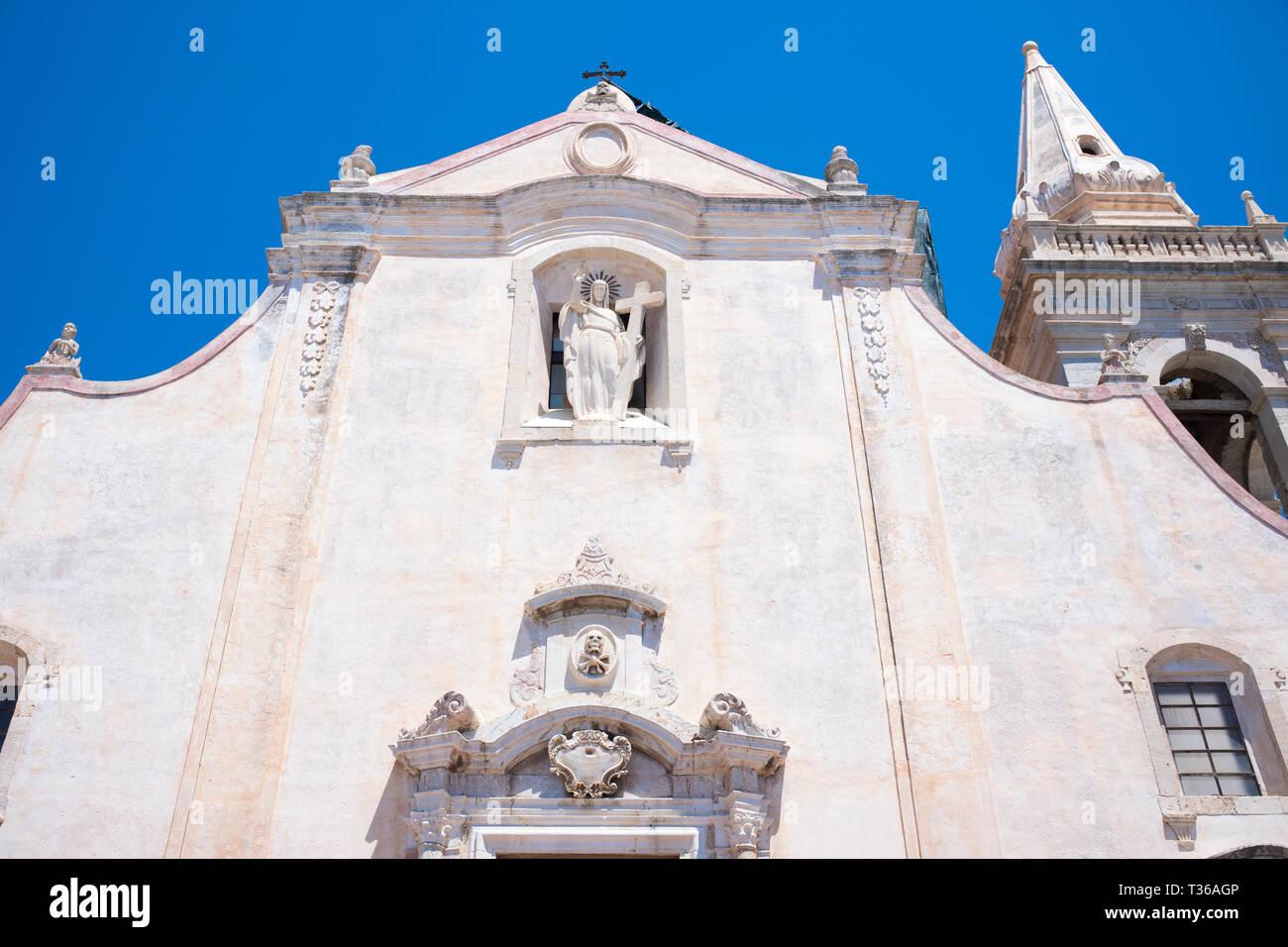 San Giuseppe Church in Piazza IX Aprile - Piazza Nove Aprile -  in Taormina, East Sicily, Italy Stock Photo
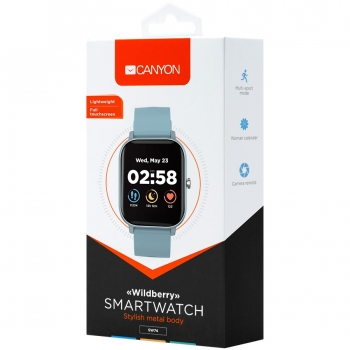 CANYON Wildberry SW-74 Smart watch, 1.3inches TFT full touch screen, Zinc plastic body, IP67 waterproof, multi-sport mode, compatibility with iOS and android, blue body with blue silicon belt, Host: 43*37*9mm, Strap: 230x20mm, 45g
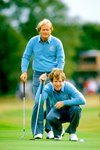 Jack Nicklaus and Tom Watson Ryder Cup 1981 Prints
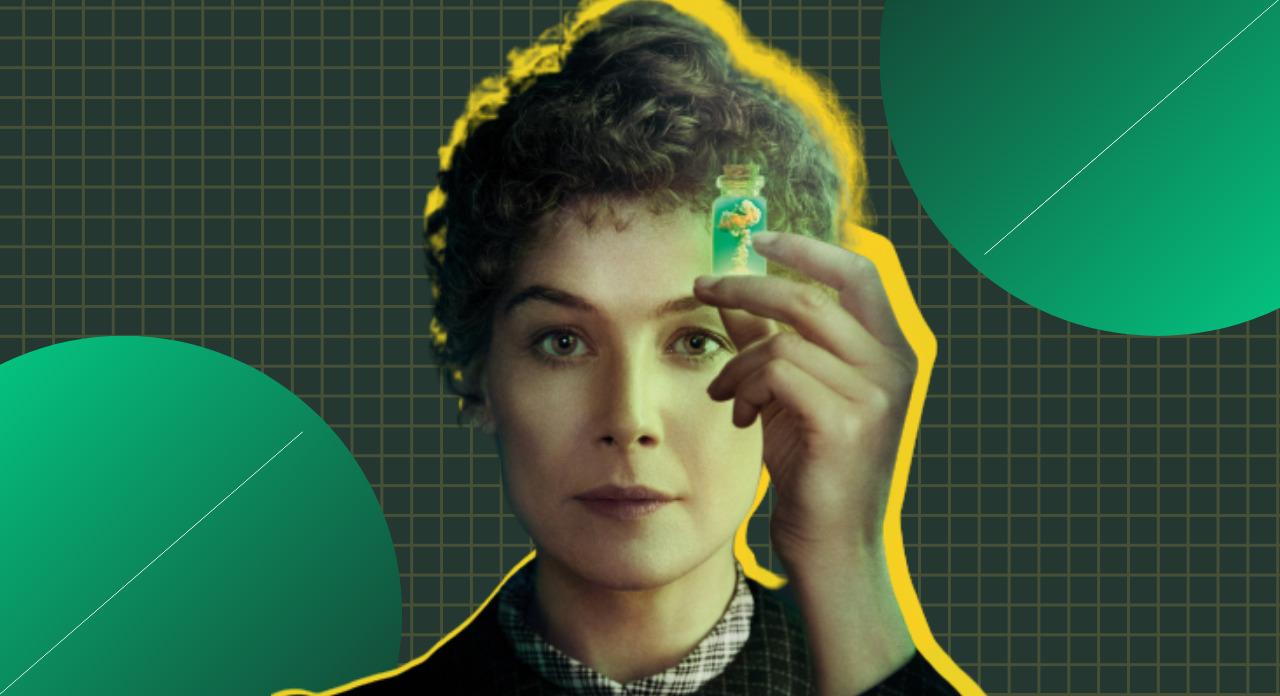 """A Marie Curie de """"Radioactive"""" e """"A ridícula ideia de nunca mais te ver"""""""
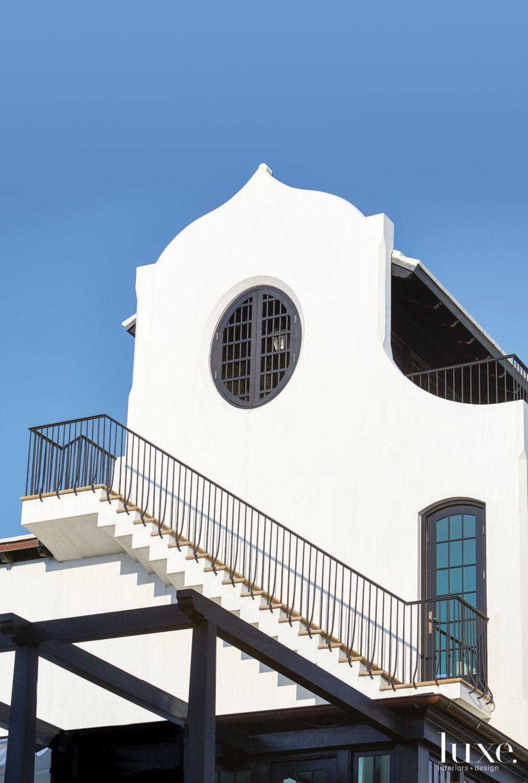 Modern White Exterior with Exterior Staircase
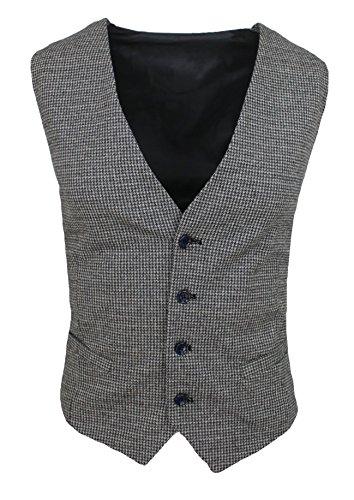 Gilet smanicato uomo FB Class sartoriale grigio invernale in lana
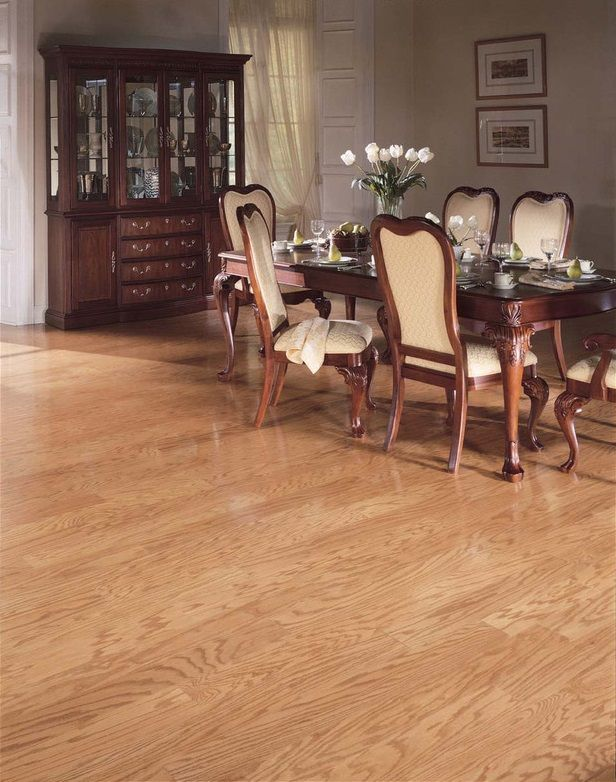 Columbia Livingston Oak 5 Wide Wheat 12 Engineered Hardwood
────
▶ _Task details_:
Print the full listing exactly, dropping the pictures.

▶ _Result of the task_:
 San Giuseppe Church in Piazza IX Aprile - Piazza Nove Aprile -  in Taormina, East Sicily, Italy Stock Photo
 CANYON Wildberry SW-74 Smart watch, 1.3inches TFT full touch screen, Zinc plastic body, IP67 waterproof, multi-sport mode, compatibility with iOS and android, blue body with blue silicon belt, Host: 43*37*9mm, Strap: 230x20mm, 45g
 Jack Nicklaus and Tom Watson Ryder Cup 1981 Prints
 """A Marie Curie de """"Radioactive"""" e """"A ridícula ideia de nunca mais te ver"""""""
 Modern White Exterior with Exterior Staircase
 Gilet smanicato uomo FB Class sartoriale grigio invernale in lana
 Columbia Livingston Oak 5 Wide Wheat 12 Engineered Hardwood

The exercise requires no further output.